--- START ---

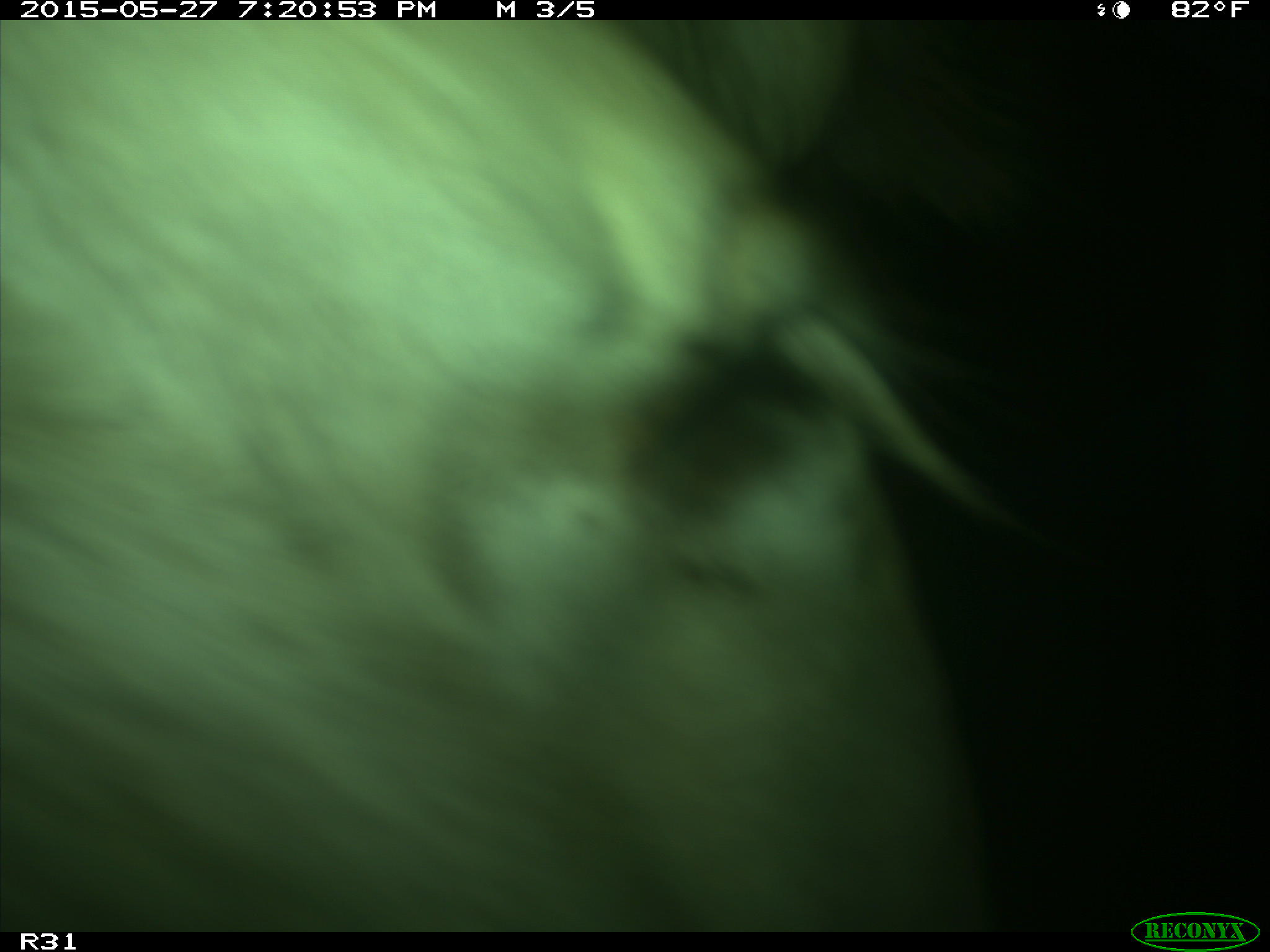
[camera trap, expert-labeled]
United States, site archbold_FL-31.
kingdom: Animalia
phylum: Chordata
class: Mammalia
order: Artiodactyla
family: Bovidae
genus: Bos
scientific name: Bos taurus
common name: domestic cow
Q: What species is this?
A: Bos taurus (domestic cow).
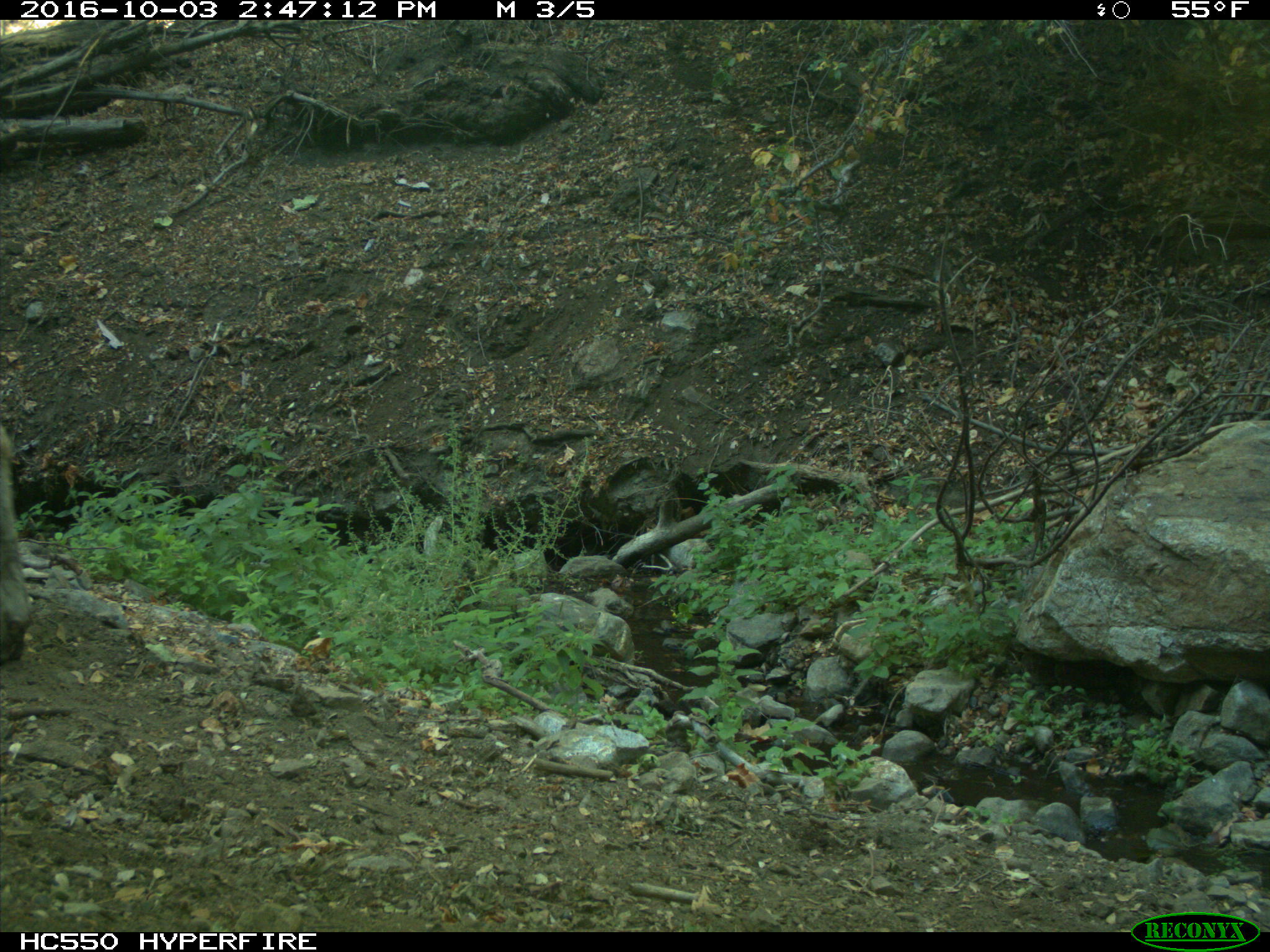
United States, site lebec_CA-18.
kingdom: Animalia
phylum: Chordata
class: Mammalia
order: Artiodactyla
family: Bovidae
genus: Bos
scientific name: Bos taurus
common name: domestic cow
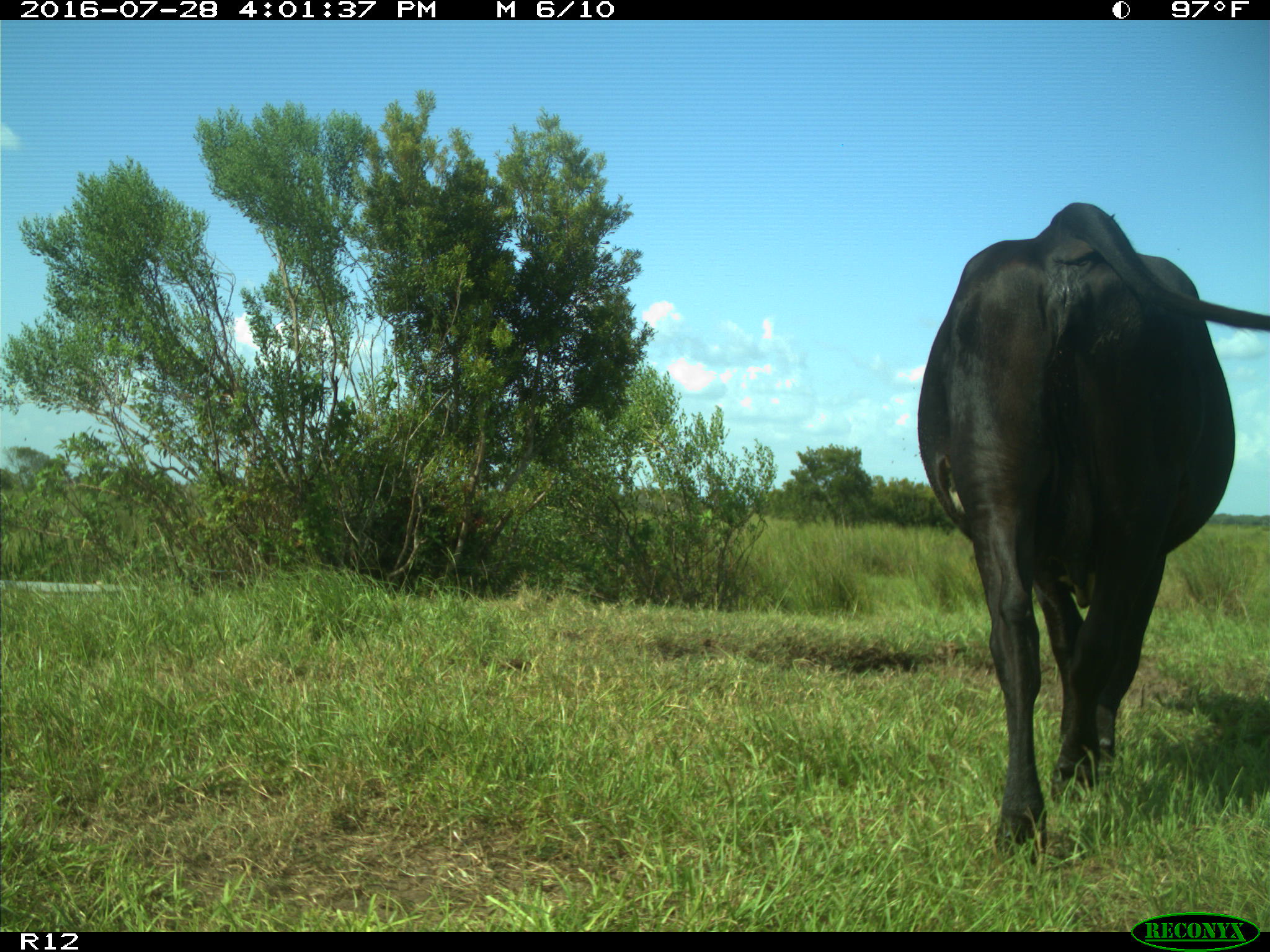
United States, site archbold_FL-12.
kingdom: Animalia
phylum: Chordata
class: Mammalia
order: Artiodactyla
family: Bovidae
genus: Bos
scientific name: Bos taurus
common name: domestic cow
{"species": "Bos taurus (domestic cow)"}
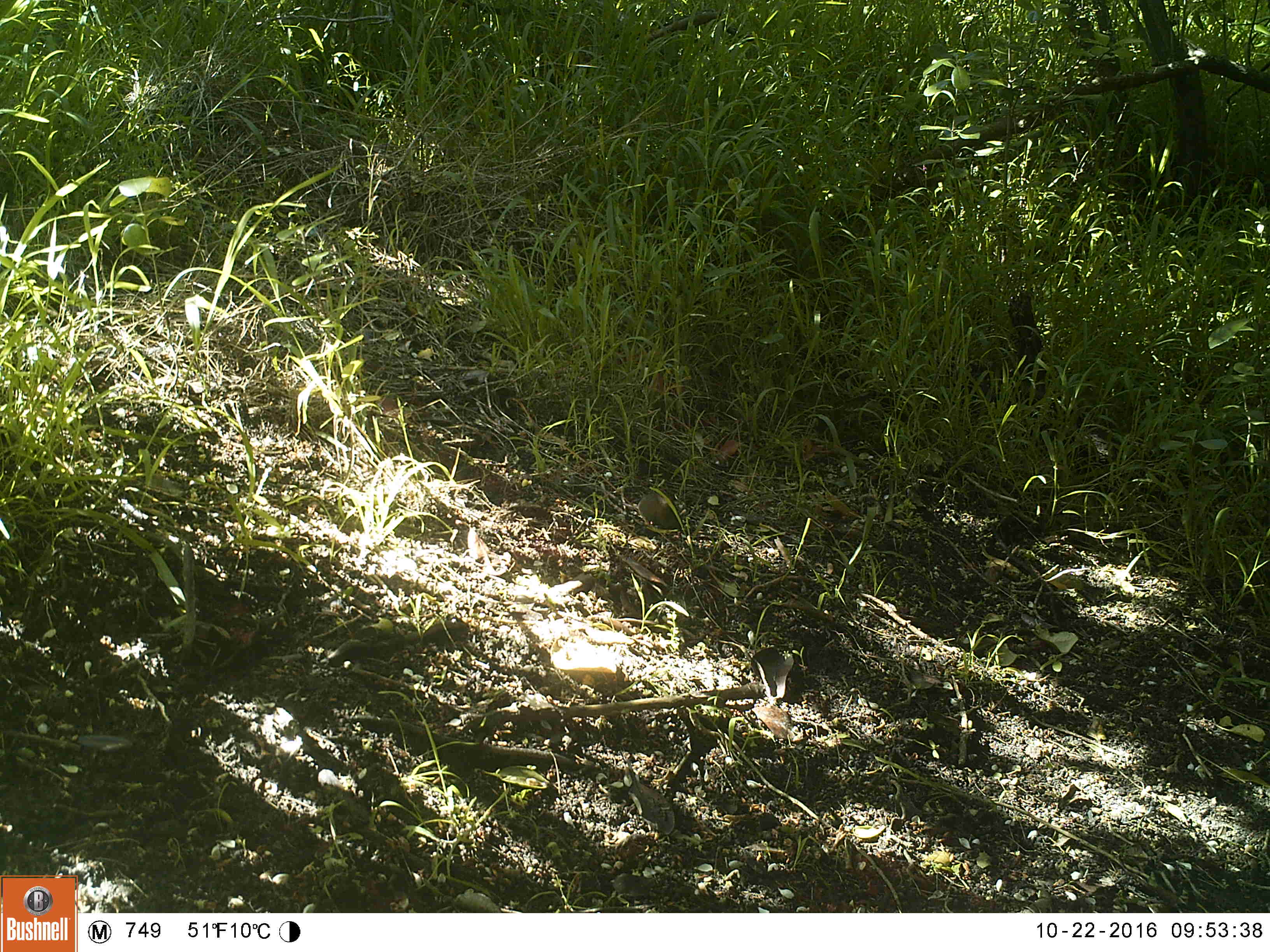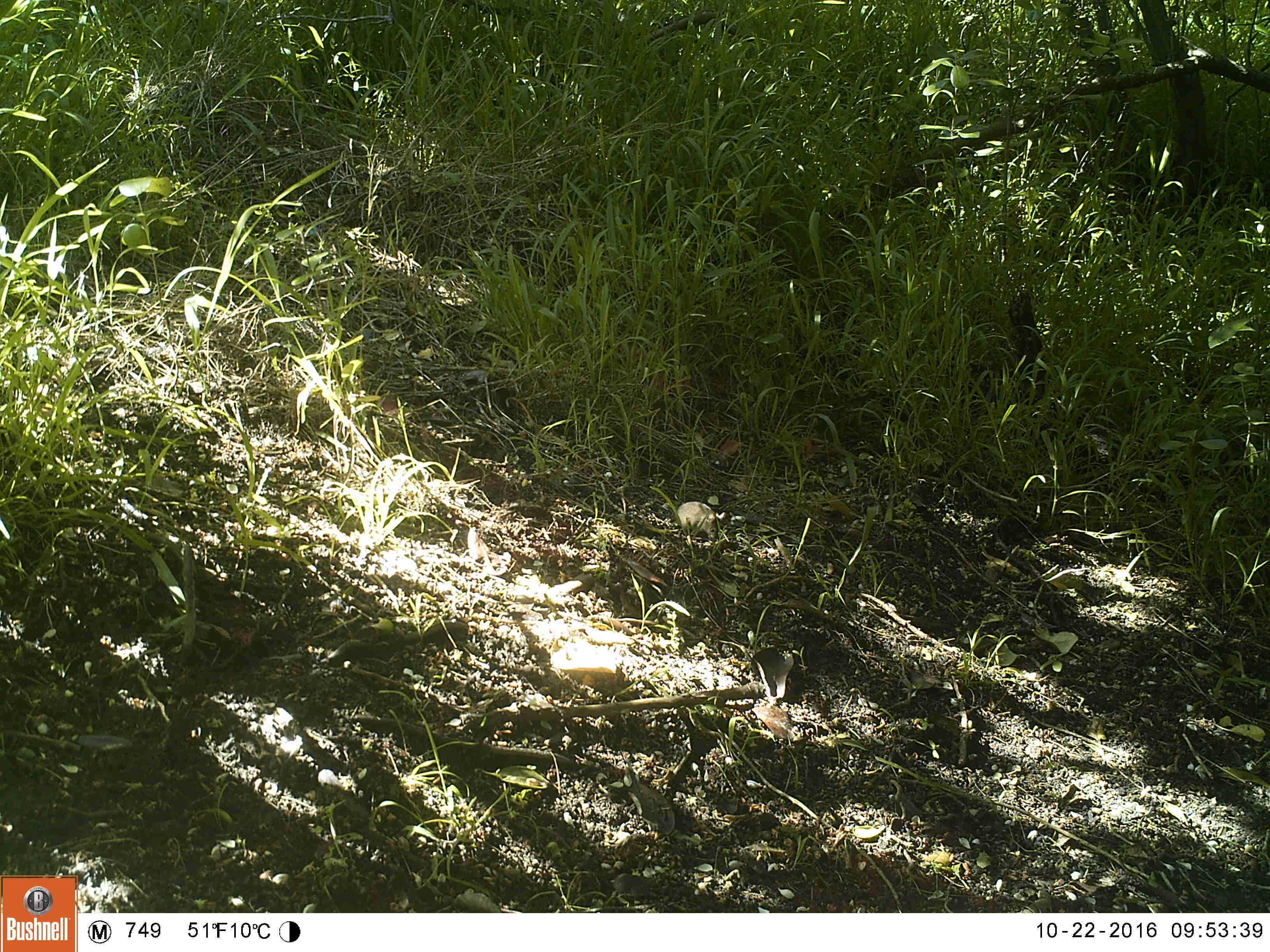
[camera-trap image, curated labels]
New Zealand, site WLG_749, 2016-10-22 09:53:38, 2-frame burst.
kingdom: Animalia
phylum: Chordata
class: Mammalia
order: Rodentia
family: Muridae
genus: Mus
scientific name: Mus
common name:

--- END ---

Make an exact copy of the data, leaving its pictures out.

▶ **Task result**
[camera trap, expert-labeled]
United States, site archbold_FL-31.
kingdom: Animalia
phylum: Chordata
class: Mammalia
order: Artiodactyla
family: Bovidae
genus: Bos
scientific name: Bos taurus
common name: domestic cow
Q: What species is this?
A: Bos taurus (domestic cow).
United States, site lebec_CA-18.
kingdom: Animalia
phylum: Chordata
class: Mammalia
order: Artiodactyla
family: Bovidae
genus: Bos
scientific name: Bos taurus
common name: domestic cow
United States, site archbold_FL-12.
kingdom: Animalia
phylum: Chordata
class: Mammalia
order: Artiodactyla
family: Bovidae
genus: Bos
scientific name: Bos taurus
common name: domestic cow
{"species": "Bos taurus (domestic cow)"}
[camera-trap image, curated labels]
New Zealand, site WLG_749, 2016-10-22 09:53:38, 2-frame burst.
kingdom: Animalia
phylum: Chordata
class: Mammalia
order: Rodentia
family: Muridae
genus: Mus
scientific name: Mus
common name:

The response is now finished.